Sonny Rollins has left Milestone, his label for almost 35 years, and started his own record company. Thus has the newly entrepreneurial saxophone colossus taken control of his own destiny. Lest one worry that starting his own label is a bad sign—that Sonny is perhaps laid low by the well-documented troubles afflicting the record industry—rest assured. Doxy’s first release is being marketed and distributed by Universal Classics & Jazz International, an arm of Universal Music Group, which also owns Verve and a passel of other big-name labels. Given that Universal dominates the global music market like the Republicans have dominated U.S. politics for the past six years, there’s a better-than-even chance that Sonny’s record will find its way into your local record shop, assuming your town still has one.

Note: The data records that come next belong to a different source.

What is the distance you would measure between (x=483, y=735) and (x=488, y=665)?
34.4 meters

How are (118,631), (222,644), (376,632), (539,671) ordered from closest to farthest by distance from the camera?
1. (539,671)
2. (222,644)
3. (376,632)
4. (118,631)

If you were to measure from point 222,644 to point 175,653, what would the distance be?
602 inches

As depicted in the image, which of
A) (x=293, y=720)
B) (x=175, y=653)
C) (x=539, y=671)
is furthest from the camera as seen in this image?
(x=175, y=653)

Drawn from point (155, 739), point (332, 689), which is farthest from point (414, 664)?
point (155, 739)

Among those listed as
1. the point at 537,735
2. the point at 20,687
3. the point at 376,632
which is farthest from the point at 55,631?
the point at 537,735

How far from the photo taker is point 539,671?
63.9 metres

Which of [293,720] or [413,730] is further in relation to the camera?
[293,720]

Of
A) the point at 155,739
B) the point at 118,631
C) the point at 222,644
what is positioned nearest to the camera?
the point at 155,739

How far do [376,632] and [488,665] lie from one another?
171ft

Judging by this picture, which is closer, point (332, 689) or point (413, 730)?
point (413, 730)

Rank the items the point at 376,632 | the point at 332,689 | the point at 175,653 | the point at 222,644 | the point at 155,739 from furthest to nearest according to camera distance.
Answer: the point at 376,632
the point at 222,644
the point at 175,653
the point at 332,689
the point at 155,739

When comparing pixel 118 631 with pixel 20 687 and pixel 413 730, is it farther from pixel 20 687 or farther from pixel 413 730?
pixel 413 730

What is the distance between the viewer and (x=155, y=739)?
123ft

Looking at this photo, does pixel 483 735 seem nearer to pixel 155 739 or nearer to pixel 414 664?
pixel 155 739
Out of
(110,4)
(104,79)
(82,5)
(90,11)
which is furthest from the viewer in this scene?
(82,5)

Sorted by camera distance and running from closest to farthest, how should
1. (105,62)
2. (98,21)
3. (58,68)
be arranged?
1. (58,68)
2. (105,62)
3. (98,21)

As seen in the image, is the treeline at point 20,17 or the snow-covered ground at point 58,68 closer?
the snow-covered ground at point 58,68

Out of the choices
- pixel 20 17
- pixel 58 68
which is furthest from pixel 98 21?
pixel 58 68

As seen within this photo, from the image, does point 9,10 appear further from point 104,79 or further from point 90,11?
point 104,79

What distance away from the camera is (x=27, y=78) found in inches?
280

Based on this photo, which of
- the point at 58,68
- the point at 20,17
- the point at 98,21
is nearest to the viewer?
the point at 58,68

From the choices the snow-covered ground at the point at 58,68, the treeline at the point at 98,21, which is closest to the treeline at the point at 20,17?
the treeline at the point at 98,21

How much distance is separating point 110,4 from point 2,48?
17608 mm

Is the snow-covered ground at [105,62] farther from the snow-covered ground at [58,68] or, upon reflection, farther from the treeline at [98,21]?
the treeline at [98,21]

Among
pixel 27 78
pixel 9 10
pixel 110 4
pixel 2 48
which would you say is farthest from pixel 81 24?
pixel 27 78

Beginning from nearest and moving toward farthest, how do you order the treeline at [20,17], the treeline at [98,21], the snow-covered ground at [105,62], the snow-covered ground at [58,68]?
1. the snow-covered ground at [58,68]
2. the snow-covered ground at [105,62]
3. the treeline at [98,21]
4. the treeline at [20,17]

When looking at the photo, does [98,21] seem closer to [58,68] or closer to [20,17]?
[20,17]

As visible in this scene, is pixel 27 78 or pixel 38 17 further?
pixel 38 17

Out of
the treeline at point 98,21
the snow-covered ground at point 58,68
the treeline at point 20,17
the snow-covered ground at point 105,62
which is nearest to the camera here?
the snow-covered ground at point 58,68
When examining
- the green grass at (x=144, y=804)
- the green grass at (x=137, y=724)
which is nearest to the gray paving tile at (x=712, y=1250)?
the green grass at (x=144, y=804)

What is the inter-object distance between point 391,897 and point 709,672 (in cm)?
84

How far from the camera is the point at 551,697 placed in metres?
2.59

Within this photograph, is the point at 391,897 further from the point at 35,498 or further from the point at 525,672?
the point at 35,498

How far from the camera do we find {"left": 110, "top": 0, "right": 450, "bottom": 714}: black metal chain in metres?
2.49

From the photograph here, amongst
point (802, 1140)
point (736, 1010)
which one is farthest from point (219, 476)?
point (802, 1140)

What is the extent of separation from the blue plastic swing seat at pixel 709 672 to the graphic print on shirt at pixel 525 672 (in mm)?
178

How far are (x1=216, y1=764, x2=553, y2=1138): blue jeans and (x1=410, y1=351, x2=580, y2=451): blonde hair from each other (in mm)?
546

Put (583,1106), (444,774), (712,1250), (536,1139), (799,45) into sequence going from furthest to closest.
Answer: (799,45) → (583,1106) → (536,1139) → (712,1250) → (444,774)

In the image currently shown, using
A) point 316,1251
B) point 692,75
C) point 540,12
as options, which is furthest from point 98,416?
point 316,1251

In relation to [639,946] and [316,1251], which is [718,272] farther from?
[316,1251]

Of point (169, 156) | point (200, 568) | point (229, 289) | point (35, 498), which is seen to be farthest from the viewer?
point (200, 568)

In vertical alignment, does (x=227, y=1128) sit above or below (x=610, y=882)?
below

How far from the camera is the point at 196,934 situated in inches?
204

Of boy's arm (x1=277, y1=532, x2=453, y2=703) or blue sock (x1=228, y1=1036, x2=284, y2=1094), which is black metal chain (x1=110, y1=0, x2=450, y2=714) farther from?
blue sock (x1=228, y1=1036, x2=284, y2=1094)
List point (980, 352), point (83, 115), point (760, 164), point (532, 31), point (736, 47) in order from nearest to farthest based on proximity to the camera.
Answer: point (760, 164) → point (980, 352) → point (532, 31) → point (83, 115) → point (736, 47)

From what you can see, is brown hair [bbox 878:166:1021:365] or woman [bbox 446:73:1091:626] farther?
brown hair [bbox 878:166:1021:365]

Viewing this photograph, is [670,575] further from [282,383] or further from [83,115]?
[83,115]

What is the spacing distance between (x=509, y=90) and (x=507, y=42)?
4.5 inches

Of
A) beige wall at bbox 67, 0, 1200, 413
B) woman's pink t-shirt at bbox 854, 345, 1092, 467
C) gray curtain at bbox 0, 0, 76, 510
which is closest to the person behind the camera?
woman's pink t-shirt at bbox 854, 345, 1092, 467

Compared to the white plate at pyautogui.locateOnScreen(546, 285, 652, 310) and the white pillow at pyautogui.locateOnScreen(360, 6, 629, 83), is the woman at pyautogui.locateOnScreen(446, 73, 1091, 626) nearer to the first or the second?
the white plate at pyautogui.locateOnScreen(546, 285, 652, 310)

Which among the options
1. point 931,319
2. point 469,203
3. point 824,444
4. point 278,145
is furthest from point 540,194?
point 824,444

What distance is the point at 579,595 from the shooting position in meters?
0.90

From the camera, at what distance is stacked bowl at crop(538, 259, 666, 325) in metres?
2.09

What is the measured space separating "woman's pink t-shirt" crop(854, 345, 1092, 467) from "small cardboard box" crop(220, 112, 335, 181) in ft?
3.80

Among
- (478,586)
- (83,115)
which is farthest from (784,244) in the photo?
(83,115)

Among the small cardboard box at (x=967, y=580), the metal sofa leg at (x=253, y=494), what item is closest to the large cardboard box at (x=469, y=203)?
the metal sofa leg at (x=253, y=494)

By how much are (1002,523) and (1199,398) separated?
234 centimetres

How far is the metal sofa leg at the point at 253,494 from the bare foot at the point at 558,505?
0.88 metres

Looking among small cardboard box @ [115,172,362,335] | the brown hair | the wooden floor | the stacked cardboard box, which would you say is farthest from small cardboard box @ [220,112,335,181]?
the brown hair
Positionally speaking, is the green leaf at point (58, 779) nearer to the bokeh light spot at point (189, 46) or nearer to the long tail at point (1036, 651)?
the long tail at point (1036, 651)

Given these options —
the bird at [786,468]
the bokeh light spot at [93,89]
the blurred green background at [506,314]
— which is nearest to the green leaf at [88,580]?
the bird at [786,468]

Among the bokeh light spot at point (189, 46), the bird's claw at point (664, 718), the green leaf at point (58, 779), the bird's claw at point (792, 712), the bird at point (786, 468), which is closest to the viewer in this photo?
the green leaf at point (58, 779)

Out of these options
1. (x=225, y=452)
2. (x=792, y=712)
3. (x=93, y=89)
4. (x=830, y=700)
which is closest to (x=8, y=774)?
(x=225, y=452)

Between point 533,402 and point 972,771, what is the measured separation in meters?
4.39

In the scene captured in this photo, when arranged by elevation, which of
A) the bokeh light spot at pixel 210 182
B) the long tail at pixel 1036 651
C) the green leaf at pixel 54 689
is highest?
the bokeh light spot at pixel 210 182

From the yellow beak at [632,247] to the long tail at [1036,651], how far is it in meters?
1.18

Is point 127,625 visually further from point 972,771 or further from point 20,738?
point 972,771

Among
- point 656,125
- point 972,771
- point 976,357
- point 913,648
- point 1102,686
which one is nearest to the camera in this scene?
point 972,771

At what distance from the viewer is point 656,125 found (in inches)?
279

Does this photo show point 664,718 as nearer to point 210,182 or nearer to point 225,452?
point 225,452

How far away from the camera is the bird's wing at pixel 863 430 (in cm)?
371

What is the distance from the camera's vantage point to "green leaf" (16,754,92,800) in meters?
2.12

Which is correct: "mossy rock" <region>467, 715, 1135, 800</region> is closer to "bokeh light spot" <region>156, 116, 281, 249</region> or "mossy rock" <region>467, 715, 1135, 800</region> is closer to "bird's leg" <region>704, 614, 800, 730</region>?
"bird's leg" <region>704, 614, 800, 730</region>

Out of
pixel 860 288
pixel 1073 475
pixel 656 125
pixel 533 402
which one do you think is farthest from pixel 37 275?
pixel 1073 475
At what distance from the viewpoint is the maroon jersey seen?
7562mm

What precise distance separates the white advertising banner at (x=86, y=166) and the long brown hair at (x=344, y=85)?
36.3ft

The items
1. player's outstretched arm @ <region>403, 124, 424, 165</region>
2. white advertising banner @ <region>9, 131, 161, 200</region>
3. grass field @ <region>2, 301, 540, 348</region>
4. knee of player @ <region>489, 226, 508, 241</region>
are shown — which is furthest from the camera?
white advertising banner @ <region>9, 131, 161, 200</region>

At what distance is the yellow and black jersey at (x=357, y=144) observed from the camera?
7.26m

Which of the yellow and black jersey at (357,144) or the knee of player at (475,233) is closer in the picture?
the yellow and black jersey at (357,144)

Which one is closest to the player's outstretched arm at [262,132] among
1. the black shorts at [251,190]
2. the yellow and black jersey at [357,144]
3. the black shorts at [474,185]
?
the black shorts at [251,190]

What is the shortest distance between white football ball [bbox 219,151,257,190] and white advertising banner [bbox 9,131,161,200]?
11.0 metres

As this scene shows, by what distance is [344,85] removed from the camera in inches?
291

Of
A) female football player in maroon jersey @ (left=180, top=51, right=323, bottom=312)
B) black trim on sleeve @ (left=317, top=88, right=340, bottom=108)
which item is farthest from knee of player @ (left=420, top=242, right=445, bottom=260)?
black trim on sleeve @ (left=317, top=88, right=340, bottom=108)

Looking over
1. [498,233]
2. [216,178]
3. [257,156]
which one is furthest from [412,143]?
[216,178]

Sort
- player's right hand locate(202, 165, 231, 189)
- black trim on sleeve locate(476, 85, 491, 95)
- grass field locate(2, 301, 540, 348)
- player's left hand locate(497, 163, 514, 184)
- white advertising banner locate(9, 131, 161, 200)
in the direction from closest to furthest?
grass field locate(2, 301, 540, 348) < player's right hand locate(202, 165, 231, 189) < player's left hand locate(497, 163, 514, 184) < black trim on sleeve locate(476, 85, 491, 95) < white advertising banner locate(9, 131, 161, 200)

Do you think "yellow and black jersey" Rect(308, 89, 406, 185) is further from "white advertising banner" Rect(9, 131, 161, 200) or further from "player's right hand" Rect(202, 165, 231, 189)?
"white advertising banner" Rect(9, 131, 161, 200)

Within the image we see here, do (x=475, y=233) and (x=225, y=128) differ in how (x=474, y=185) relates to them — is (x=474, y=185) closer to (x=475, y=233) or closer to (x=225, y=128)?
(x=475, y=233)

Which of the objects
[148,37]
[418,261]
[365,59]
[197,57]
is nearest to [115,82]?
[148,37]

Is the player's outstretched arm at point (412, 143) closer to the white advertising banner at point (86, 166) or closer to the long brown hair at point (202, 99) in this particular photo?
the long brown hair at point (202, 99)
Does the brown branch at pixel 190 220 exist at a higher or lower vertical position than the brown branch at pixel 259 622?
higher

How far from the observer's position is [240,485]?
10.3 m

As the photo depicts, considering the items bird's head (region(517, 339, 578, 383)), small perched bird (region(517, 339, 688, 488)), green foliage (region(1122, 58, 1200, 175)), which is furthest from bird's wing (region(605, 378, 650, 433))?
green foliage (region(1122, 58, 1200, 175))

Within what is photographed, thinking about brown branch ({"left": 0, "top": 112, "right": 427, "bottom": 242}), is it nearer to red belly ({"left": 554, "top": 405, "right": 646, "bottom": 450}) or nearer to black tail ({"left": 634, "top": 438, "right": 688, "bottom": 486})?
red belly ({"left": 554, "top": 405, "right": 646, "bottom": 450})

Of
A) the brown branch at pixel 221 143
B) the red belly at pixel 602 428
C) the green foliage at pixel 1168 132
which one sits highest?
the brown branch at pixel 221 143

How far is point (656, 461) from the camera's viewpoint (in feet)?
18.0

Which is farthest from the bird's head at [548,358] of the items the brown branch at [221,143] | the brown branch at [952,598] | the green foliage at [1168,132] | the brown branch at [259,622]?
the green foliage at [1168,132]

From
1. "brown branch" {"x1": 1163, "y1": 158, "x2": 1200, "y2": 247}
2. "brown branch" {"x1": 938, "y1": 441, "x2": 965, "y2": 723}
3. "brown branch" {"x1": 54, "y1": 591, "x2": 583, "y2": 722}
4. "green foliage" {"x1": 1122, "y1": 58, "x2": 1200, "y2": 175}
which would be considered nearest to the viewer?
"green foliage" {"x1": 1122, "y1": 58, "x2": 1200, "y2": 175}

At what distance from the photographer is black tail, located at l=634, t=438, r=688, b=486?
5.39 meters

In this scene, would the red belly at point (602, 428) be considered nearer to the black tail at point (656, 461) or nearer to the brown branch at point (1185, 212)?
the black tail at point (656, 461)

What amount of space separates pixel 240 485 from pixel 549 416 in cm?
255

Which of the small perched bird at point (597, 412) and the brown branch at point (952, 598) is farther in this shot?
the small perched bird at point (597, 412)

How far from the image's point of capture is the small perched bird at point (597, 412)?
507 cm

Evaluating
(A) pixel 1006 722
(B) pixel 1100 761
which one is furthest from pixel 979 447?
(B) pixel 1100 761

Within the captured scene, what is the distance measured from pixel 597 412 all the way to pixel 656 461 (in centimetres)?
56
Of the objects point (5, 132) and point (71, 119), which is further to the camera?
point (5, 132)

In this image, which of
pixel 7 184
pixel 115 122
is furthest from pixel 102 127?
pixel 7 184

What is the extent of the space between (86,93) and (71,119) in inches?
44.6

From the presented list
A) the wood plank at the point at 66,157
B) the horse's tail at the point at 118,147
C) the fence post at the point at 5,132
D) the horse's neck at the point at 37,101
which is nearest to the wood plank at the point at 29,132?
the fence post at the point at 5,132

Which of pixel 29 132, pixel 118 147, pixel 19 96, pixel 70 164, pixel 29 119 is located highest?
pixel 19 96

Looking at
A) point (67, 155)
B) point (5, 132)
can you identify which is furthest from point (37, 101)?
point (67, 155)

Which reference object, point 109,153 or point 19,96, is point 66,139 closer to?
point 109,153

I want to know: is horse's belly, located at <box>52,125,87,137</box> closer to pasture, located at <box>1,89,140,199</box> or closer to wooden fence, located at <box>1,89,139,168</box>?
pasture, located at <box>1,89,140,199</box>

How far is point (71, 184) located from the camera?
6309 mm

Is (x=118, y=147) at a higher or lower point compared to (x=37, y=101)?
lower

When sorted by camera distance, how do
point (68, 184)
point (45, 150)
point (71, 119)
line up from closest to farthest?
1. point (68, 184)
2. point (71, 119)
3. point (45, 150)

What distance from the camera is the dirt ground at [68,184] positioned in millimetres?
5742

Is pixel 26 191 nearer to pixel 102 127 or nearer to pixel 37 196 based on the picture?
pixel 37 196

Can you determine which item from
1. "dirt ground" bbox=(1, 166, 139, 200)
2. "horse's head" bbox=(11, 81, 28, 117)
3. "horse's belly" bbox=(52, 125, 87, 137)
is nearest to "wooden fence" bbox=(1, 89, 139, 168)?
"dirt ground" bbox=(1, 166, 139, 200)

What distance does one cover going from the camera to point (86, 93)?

Sonny’s a record company mogul now. That’s a big change. However, at least two things have stayed the same. Sonny’s still great—his band, not so much. The sidemen (Clifton Anderson, trombone; Bobby Broom, guitar; Bob Cranshaw, bass; Steve Jordan and Joe Corsello, drums; Kimati Dinizulu, percussion) are solid professionals, but none lift the bandstand. That chore is left to Rollins. They provide nominal support, Sonny supplies the thrills and chills. The repertoire is typical late-career Rollins: a couple of standards and a few pleasant if not especially memorable originals, with a jazzed version of a light classical tune thrown in for good measure. As ever, the frame is less important than the picture, the background less important than the foreground. Rollins’ improvisations provide the substance, and that substance is considerable.
Rollins was always more venturesome than most of his contemporaries. On Please, Sonny he’s more intrepid still than a vast majority of musicians half his age. Qualities that have long defined his playing—the questing lyricism, the physical and emotional tenacity, the Shakespearian imagination—remain objects of wonder. His solos are ingenuous in the best sense of the word, combining a childlike joy of discovery with grown-up passion and wisdom. His tone is brighter and more brittle than it once was; burnished oak is now brushed platinum. The edgier tone throws his expressive devices into stark relief. Every nuance is felt. We’re reminded that Sonny is the antithesis of the polished technician, and how that’s a very good thing, indeed. Rollins has always been far too intent on exploring his creative unconscious to worry about refinement. There’s an educated uncertainty to his playing that comes from improvising on the cusp of what one knows and what one knows is possible. Today Rollins seems, if anything, even less concerned with surface. He’s trying to reach the core. His playing here is raw. It is imbued with the essence of what makes jazz great.
If any track here gets to the marrow, it’s his performance of “Someday I’ll Find You,” a Noel Coward tune that Sonny must know better than the back of his hand. Rollins takes small liberties with the melody, playing it mostly straight with just the faintest hint of a smile. The theme remains an idée fixe in his solo, a skein of improvised song that unfolds with a sort of capricious logic that begets singular beauty. Although harmonically based, Rollins’ playing on it is as free as any jazz I’ve ever heard. It’s a freedom borne of his mastery of the idiom and a compulsion to create something that’s never before existed. It’s the freedom of a consummate artist. From a listener’s perspective, it’s a freedom I hope we’re allowed to experience and admire for many years to come.